Just as style is an often overlooked but very critical attribute of writing, coding standards are also an often overlooked but very critical attribute of software development.
Following a consistent coding standard helps improve the quality of the overall software system. The key to a good coding standard is consistency. This consistency needs to be found within the standard itself (in other words, you need to make sure that guidelines don’t contradict one another) but also within the source code that uses the standard. Completed source code should reflect a harmonized style, as if a single developer wrote the code in one session.
This usually leads to the argument that “writing sloppy code provides job security”. In a way, this is true. If you are the only one that can understand the code (both structurally and functionally) you will be the only one that can make changes and bug fixes to that code. This is what you want, right? That way, you will never be able to leave that product behind to someone else and advance your career.
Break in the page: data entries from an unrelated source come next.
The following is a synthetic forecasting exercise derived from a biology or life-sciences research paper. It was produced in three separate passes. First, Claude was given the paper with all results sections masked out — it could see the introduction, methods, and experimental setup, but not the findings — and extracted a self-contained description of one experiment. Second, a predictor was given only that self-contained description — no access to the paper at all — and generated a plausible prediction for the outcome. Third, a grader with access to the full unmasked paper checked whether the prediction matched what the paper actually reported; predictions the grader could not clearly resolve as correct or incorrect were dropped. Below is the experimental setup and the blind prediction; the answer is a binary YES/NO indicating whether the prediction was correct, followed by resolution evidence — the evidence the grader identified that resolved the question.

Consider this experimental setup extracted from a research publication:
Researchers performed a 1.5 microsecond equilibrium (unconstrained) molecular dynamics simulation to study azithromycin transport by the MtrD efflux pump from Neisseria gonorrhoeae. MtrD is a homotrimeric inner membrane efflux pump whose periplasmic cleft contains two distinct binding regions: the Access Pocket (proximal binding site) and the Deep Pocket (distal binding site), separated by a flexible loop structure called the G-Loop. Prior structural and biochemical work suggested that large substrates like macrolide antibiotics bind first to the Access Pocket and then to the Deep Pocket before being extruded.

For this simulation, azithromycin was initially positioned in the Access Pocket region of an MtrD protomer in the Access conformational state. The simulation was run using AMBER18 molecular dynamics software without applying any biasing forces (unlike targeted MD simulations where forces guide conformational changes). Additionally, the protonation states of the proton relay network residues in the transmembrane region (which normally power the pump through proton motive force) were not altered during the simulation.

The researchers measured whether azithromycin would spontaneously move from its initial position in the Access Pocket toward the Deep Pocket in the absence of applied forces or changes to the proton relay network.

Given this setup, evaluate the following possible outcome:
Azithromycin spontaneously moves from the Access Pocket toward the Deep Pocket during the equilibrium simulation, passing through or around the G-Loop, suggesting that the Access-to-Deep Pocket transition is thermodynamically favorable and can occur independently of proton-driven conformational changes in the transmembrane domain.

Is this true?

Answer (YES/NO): YES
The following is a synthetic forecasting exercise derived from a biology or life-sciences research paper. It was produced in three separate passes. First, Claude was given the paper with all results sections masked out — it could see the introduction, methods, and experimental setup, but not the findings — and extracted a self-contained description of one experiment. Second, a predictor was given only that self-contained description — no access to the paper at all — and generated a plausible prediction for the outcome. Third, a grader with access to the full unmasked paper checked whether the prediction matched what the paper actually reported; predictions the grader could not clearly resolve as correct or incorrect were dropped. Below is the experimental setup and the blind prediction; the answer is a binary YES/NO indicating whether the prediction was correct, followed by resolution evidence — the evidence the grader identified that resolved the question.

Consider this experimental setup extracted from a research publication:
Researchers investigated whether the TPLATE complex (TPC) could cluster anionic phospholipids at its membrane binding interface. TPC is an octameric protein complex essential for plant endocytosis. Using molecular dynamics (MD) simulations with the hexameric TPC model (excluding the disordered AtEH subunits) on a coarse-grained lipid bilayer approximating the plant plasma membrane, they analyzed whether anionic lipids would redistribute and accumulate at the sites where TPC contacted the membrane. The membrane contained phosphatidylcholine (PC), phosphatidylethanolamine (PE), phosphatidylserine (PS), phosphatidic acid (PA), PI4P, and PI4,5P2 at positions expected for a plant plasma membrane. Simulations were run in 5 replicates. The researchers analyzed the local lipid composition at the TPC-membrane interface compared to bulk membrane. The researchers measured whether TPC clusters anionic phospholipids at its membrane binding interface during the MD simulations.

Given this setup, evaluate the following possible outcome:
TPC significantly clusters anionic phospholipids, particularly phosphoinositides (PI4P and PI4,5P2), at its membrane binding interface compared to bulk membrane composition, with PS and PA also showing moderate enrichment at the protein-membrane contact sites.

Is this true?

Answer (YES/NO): NO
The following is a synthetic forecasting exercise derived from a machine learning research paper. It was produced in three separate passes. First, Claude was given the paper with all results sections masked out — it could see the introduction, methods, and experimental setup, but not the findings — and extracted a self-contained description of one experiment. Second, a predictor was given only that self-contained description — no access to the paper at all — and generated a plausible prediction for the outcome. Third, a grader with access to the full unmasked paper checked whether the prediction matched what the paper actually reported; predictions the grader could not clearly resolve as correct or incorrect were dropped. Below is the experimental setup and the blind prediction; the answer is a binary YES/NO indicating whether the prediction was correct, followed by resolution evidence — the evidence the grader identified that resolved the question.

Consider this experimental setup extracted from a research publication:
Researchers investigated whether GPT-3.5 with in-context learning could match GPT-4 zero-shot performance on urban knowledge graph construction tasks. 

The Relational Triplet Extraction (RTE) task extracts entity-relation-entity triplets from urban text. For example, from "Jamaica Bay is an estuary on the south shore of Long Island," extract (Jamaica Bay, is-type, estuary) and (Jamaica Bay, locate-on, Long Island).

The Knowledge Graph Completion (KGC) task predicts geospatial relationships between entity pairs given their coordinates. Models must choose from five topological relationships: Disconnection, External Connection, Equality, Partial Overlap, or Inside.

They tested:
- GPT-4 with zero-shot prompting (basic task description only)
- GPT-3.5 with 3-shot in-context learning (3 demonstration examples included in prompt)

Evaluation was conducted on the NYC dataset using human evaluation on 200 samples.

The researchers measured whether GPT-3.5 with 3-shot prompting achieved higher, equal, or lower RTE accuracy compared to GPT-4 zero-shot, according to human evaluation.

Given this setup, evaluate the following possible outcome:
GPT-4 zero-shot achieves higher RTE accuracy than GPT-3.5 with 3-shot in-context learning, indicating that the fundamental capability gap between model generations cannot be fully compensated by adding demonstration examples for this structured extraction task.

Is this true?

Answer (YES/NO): NO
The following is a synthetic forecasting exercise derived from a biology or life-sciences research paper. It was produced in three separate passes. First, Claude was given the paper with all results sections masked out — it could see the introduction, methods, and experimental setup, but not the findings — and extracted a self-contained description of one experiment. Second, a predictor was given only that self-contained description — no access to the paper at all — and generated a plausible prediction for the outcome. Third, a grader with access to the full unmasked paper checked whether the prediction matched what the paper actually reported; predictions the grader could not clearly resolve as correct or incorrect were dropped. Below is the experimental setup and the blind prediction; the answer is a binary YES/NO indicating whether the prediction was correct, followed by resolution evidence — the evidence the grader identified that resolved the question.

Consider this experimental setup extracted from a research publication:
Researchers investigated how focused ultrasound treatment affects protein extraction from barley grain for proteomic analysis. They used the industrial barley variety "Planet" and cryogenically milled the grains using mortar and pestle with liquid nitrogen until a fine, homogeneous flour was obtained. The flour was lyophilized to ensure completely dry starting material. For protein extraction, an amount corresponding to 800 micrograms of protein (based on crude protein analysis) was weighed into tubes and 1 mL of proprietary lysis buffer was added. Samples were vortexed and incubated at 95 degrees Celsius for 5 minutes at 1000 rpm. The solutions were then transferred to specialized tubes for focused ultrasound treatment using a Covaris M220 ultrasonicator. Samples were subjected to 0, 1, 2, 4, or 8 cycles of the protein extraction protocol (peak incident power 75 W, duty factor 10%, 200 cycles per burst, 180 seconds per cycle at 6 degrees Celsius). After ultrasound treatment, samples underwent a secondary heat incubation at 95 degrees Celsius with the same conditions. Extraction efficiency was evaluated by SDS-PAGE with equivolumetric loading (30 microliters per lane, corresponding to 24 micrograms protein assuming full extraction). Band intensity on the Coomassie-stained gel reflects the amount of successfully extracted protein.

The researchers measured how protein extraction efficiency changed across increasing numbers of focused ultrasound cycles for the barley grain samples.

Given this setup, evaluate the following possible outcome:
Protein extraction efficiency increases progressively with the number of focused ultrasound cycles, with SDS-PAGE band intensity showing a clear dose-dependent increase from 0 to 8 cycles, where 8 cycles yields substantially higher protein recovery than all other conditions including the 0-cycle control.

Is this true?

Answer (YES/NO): NO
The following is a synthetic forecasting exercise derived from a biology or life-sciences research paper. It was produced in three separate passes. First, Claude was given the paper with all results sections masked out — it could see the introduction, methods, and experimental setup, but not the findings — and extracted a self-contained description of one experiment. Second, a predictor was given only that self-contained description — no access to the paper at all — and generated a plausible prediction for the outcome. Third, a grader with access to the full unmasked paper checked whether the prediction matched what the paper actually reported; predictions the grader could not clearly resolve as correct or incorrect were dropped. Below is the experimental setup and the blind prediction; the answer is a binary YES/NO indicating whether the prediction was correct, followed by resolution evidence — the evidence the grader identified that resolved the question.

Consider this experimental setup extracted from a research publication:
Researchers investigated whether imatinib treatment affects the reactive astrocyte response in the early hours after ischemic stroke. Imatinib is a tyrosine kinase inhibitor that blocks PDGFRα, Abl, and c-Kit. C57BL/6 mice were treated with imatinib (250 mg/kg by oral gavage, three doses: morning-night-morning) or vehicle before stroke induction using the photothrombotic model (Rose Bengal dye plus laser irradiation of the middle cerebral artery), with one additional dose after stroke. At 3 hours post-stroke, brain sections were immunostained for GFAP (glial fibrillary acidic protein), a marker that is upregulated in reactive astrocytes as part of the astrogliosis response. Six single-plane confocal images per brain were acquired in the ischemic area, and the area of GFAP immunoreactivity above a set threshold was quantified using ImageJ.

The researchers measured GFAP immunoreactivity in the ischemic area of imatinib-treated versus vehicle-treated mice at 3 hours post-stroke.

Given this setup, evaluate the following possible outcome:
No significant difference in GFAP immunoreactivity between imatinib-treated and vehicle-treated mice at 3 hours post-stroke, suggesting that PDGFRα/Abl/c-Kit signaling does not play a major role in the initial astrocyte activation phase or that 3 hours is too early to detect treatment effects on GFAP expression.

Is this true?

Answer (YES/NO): NO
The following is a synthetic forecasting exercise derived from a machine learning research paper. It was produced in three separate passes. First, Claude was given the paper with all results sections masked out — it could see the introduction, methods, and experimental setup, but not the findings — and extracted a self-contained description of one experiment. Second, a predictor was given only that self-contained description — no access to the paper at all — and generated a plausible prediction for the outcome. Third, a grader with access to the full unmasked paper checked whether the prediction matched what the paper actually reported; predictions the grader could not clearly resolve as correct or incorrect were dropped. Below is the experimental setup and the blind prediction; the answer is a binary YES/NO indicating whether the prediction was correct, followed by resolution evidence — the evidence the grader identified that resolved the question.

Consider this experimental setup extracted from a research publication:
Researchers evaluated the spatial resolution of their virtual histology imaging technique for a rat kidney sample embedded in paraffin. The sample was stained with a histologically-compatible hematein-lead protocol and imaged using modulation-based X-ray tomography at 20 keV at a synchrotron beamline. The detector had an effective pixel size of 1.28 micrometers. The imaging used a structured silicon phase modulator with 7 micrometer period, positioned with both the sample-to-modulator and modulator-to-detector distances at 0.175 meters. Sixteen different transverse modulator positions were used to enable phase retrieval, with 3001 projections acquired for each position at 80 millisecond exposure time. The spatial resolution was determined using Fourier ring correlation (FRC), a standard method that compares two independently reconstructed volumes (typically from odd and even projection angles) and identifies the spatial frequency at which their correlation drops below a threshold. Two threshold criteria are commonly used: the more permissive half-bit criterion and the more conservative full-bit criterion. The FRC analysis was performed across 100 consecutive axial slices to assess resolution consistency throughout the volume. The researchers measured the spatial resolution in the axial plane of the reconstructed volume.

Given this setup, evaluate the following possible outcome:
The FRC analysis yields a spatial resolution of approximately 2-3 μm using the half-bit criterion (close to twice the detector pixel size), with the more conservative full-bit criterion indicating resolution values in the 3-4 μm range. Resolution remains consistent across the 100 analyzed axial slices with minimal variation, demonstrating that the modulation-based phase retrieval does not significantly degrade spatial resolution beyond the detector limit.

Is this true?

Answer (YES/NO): NO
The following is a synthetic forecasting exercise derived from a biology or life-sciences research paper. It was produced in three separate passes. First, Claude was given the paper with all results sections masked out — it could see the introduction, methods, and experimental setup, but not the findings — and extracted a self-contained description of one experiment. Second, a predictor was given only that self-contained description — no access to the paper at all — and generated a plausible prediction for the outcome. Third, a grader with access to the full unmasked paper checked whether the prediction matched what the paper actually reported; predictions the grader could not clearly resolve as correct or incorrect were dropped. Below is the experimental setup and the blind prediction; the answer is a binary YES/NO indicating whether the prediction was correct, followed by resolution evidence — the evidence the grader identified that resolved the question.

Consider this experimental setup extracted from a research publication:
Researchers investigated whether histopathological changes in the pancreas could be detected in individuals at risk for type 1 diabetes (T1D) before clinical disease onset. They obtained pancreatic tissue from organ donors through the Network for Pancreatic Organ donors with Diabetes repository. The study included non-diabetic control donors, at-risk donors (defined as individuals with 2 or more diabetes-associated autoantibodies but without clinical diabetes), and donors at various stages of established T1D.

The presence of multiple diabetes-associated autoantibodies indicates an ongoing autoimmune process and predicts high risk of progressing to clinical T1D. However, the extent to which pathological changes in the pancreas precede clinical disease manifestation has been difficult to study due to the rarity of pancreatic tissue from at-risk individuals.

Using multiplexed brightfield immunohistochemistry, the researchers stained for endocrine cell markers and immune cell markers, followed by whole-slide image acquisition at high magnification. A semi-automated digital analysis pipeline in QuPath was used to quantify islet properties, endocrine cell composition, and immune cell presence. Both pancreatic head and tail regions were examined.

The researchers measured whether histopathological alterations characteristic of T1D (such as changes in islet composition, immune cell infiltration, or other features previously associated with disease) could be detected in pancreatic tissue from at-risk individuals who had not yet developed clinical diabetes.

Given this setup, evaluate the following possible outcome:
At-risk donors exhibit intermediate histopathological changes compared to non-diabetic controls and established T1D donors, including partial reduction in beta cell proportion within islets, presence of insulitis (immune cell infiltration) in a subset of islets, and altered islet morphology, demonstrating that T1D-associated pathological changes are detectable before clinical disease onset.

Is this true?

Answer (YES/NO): NO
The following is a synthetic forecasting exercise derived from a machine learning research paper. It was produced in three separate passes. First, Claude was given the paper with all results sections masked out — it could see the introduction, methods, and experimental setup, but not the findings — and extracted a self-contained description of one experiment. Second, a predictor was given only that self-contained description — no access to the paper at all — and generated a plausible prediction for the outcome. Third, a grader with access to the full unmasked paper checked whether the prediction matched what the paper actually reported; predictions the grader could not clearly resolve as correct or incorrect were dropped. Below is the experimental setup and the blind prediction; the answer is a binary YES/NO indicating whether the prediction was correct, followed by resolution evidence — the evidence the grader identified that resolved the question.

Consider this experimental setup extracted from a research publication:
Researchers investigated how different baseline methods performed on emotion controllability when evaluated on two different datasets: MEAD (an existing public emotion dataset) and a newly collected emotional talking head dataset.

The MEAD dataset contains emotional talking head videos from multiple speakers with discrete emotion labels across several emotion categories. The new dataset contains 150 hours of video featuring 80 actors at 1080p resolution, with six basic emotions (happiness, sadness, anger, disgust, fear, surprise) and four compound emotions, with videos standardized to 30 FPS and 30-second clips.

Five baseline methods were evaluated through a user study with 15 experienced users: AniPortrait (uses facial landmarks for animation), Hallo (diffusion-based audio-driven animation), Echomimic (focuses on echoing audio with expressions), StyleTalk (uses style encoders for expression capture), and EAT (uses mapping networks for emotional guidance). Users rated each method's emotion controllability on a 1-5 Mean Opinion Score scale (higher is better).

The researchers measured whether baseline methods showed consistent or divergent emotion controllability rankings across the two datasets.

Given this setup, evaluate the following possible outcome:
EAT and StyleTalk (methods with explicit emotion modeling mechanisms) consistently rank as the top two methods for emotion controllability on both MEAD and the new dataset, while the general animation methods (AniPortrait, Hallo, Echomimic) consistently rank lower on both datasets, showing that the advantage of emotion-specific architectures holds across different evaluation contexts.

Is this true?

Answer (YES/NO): YES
The more readable source code is, the easier it is for someone to maintain that code. By following a consistent style, it allows other developers to step in and help with maintenance or new development.
By creating source code that is easier for a developer to understand, it becomes easier to find and correct bugs. It also provides a better view of how that code fits within the larger application and, in some cases, the company as a whole. This clearer view leads to the potential for more code reuse, which can have a dramatic affect on cost and development effort.
There is also a psychological factor that comes into play when adopting code standards. This factor is the sense of “code ownership”. Code ownership refers to a feeling of pride about the quality of the work done and a desire to see that code (product) do well. The higher the sense of ownership, the better the quality becomes.
This sense of code ownership increases as the application becomes more stable and the code becomes easier to maintain. The higher the sense of ownership, the better the developer feels about his skills (this is particularly true for newer developers). The better the developer feels about his skills, the better the code becomes.
If this sounds like a self-fulfilling prophecy, you’re right. When you feel better about yourself and the job you are able to perform, the quality of your work increases. As your quality increases so does your sense of self-worth in that job. This ends up creating a development team that has a strong sense of ownership of the code and a strong desire to see that product succeed.
By establishing and following a consistent set of code standards, you can foster this sense of ownership and improve the quality of the code being written.